* _REQUIREMENT_
Transcribe, word for word and with nothing extra, the line containing "class: Mammalia" and each line that comes after it in the entries.

┌──

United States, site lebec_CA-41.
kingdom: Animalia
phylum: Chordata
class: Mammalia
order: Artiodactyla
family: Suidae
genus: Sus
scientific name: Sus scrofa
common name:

└──

* _TASK ANSWER_
class: Mammalia
order: Artiodactyla
family: Suidae
genus: Sus
scientific name: Sus scrofa
common name:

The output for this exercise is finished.